Frage: Waren sie erstaunt über die Proteste der russischen Minderheit gegen die Verlegung des bronzenen Soldaten? Aaviksoo: Nein. Wir kannten die Reaktion Russlands auf die Entwicklungen, die es in Georgien gab.
Frage: Es geht aber um die Russen in Estland. Aaviksoo: Das ist ein und dasselbe. Obwohl, es wäre sehr oberflächlich zu denken, dass die gewalttätigen Prozesse, die es am 27. April gab, die Interessen der russischsprachigen Bevölkerung in Estland wiederspiegeln.

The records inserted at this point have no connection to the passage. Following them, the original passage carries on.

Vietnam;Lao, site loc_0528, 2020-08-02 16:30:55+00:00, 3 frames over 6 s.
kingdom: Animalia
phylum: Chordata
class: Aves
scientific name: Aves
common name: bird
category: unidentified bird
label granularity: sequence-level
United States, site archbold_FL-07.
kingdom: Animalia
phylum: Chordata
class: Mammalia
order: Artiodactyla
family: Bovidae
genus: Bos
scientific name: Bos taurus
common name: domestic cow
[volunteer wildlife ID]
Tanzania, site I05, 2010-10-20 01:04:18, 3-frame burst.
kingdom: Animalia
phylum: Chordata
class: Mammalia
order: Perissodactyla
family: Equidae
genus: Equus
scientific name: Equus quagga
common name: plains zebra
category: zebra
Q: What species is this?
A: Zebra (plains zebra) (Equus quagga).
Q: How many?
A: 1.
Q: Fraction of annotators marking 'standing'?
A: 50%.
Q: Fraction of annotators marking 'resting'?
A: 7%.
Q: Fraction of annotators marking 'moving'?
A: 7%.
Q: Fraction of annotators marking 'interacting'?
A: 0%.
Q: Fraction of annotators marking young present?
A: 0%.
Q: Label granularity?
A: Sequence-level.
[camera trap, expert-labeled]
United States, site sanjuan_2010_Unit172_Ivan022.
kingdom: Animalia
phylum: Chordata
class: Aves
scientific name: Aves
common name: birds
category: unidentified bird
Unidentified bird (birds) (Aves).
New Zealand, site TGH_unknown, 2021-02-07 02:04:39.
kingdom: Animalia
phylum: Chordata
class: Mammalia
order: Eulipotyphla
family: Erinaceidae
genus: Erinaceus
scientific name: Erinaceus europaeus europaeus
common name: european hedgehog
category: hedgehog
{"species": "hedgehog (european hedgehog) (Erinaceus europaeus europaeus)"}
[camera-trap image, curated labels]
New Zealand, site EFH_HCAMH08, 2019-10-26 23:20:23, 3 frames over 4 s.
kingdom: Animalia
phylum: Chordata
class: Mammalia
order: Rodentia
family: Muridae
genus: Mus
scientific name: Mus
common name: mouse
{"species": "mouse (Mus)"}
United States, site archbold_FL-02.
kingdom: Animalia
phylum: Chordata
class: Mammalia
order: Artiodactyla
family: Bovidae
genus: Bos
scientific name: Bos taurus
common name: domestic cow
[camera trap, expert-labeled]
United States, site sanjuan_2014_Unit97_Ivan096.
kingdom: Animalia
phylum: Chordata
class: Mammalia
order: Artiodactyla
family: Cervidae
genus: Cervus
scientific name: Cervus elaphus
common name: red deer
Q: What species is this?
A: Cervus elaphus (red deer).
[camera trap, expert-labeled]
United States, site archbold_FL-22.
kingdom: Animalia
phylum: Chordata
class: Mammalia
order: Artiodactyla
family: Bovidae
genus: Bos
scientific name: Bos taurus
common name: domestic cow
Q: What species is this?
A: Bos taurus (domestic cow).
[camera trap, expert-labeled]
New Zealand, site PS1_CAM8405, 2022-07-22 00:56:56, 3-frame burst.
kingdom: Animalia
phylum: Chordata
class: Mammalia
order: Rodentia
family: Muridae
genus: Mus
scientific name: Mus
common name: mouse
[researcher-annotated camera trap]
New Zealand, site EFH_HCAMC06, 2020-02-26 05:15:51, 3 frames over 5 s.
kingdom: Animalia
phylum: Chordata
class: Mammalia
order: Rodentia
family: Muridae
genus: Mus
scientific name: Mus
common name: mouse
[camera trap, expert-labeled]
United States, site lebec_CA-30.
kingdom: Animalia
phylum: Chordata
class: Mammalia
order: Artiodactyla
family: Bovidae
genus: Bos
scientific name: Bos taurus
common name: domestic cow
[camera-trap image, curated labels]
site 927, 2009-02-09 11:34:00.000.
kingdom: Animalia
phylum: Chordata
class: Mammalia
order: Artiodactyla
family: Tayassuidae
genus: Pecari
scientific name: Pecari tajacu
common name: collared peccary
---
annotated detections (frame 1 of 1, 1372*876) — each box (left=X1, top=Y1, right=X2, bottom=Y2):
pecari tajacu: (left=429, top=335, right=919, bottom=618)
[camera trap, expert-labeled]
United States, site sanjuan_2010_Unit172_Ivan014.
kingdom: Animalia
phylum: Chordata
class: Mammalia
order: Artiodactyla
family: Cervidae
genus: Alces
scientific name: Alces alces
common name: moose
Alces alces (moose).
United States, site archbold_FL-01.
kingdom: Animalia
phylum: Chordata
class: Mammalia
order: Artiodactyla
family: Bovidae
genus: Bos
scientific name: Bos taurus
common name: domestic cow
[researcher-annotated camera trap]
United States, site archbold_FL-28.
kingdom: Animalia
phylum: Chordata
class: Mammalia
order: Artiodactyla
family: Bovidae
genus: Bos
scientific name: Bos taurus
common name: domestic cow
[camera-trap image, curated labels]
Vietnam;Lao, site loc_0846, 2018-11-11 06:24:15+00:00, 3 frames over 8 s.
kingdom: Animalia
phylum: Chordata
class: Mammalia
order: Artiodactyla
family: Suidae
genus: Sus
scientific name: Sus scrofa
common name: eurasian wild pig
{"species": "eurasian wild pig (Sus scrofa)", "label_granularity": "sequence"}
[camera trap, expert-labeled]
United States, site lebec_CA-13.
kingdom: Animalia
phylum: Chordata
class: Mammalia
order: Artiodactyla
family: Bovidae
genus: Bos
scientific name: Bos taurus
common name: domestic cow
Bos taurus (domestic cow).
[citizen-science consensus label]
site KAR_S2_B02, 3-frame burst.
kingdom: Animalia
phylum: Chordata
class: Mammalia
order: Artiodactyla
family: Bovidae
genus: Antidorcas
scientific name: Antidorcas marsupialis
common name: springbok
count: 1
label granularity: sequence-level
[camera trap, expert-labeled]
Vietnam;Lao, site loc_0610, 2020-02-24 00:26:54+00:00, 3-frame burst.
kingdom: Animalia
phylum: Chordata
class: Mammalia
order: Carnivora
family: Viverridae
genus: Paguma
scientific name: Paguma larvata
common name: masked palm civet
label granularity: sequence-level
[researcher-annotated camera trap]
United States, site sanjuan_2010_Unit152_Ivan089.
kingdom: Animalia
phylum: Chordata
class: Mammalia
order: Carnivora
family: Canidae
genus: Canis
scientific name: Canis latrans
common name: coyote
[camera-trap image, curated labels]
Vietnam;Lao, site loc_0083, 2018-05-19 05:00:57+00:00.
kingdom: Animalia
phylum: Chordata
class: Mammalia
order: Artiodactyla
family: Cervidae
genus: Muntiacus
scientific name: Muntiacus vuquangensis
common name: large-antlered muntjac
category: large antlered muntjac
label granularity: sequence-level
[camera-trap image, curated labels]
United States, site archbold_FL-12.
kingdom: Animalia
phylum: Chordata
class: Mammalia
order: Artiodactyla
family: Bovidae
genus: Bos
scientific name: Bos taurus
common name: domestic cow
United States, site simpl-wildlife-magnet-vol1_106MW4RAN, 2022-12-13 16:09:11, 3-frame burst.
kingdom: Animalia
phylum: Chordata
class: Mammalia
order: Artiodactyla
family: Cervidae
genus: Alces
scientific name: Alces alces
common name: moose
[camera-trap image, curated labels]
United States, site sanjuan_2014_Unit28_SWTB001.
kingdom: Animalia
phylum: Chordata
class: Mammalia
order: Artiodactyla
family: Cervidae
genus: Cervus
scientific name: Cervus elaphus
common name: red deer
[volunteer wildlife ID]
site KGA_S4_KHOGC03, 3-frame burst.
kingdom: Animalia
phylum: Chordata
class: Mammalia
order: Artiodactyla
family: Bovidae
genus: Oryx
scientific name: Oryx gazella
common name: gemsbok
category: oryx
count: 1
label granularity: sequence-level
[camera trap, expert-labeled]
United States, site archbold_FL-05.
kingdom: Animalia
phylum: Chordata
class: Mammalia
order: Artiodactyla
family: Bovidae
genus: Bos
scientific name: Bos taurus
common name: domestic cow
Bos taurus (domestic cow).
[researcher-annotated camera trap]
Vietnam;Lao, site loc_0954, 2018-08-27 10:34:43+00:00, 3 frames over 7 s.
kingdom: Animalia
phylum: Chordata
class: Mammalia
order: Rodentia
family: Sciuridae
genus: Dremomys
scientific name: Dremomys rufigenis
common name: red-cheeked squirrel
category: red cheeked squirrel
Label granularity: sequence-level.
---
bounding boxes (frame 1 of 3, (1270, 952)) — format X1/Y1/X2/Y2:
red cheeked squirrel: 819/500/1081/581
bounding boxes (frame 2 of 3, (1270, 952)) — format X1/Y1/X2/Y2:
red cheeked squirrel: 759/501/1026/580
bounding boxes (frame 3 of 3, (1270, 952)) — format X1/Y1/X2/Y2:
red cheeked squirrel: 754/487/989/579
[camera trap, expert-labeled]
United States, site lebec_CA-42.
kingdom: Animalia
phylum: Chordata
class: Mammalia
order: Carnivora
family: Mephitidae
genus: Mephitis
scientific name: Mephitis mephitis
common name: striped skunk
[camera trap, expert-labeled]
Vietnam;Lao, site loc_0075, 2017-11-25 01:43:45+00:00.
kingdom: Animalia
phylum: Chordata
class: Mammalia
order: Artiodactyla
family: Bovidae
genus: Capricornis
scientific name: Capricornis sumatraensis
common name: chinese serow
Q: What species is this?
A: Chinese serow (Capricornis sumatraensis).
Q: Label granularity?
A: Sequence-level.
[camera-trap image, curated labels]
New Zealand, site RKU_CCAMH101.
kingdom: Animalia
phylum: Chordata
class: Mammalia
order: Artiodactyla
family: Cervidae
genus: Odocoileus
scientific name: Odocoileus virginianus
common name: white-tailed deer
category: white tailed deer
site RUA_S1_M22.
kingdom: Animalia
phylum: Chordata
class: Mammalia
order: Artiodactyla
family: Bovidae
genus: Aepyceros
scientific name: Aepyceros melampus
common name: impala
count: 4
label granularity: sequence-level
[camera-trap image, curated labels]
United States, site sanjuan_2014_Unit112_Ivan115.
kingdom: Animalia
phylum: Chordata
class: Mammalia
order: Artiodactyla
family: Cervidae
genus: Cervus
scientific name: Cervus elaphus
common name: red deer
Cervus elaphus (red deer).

Frage: In Deutschland gibt es Meinungen, Estland habe seine Zusammenarbeit mit den Nazis während der deutschen Besatzung nicht ausreichend aufgearbeitet. Aaviksoo: In den letzten 60 Jahren gab es viele Gerichtsprozesse. In der sowjetischen Zeit wurden die Vorwürfe gegen alle die, welche faschistischer Verbrechen verdächtigt wurden, zunächst verzehnfacht, dann wurden sie vernichtet. Nach der Unabhängigkeit habe ich selbst an einer internationalen Kommission teilgenommen, welche die Verbrechen gegen die Menschlichkeit in der Zeit 1939 bis 1954 untersuchte. Aber die Beschuldigung, die Esten seien Faschisten, geht zu weit.
Jaak Aaviksoo war acht Jahre Rektor der Universität von Tartu. Ende der 90er Jahre forschte der Biophysiker in Deutschland im Rahmen eine Stipendiums der Humboldt-Stiftung. Der 52jährige ist Mitglied der konservativen Partei „Pro Patria“ und seit April dieses Jahres Verteidigungsminister Estlands.
Frage: Vor einigen Tagen hat die estnische Regierung den ehemaligen Bundeskanzler Gerhard Schröder ausgeladen. Er wollte über die geplante Ostseepipeline verhandeln. Ist das Pipeline-Projekt für Estland nicht akzeptabel? Aaviksoo: Die Entscheidung über die Ostseepipeline wurde über die Köpfe der baltischen Staaten und Polens gefällt. Die Äußerungen Schröders über die Vorfälle in Tallinn (gemeint ist Schröders Kritik an der Verlegung des Soldaten-Denkmals) haben das gegenseitige Verständnis nicht befördert.
Frage: Gerhard Schröder wird in Estland also noch empfangen? Aaviksoo: Natürlich. Wir wollen beim Pipeline-Projekt aber als gleichwertige Partner und nicht als störendes Element behandelt werden, welches erst dann hinzugezogen wird, wenn zwischen Russland und Deutschland schon alles vereinbart ist.